■ 課題:
A – 引用文のうち、「音に強い犬を選びたい?──ガンドッグ系犬種の特徴と音耐性から見る子犬選びのヒント」で始まり「ラブラドール・レトリーバー)」まで続く部分を、一字も変えずに書き写すこと。
B – 引用文で犬種紹介のもとになっている調査は、どこの大学の調査か。

■ 引用文:
····················
音に強い犬を選びたい?──ガンドッグ系犬種の特徴と音耐性から見る子犬選びのヒント

花火や雷、工事音など、私たちには何気ない音が犬にとっては大きなストレスになることがあります。とくに初めて犬を迎える方にとっては、将来的な「音恐怖症」のリスクをできるだけ避けたいと思うのは自然なこと。今回は、英国ブリストル大学の調査結果をもとに、音に対して比較的耐性があるとされるガンドッグ(銃猟犬)系犬種や、小型犬でも比較的音に強いとされる犬種について紹介します。犬種選びの参考にぜひご活用ください。

目次

ガンドッグとは?

“ガンドッグ”とは、主にハンターの補助として働く犬の総称で、銃声や自然環境の中での作業に慣れている犬種です。これらの犬は、人間のパートナーとして野外の過酷な環境でも冷静に行動できるよう選択繁殖されてきました。

主な役割カテゴリ

  • レトリーバー種:撃ち落とされた獲物を回収(例:ラブラドール・レトリーバー)
····················
■ 提供データ:

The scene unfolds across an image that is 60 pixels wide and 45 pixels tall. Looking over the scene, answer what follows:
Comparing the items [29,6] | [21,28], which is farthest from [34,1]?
····················
■ 解答:
A –
音に強い犬を選びたい?──ガンドッグ系犬種の特徴と音耐性から見る子犬選びのヒント

花火や雷、工事音など、私たちには何気ない音が犬にとっては大きなストレスになることがあります。とくに初めて犬を迎える方にとっては、将来的な「音恐怖症」のリスクをできるだけ避けたいと思うのは自然なこと。今回は、英国ブリストル大学の調査結果をもとに、音に対して比較的耐性があるとされるガンドッグ(銃猟犬)系犬種や、小型犬でも比較的音に強いとされる犬種について紹介します。犬種選びの参考にぜひご活用ください。

目次

ガンドッグとは?

“ガンドッグ”とは、主にハンターの補助として働く犬の総称で、銃声や自然環境の中での作業に慣れている犬種です。これらの犬は、人間のパートナーとして野外の過酷な環境でも冷静に行動できるよう選択繁殖されてきました。

主な役割カテゴリ

  • レトリーバー種:撃ち落とされた獲物を回収(例:ラブラドール・レトリーバー)

B – 英国のブリストル大学。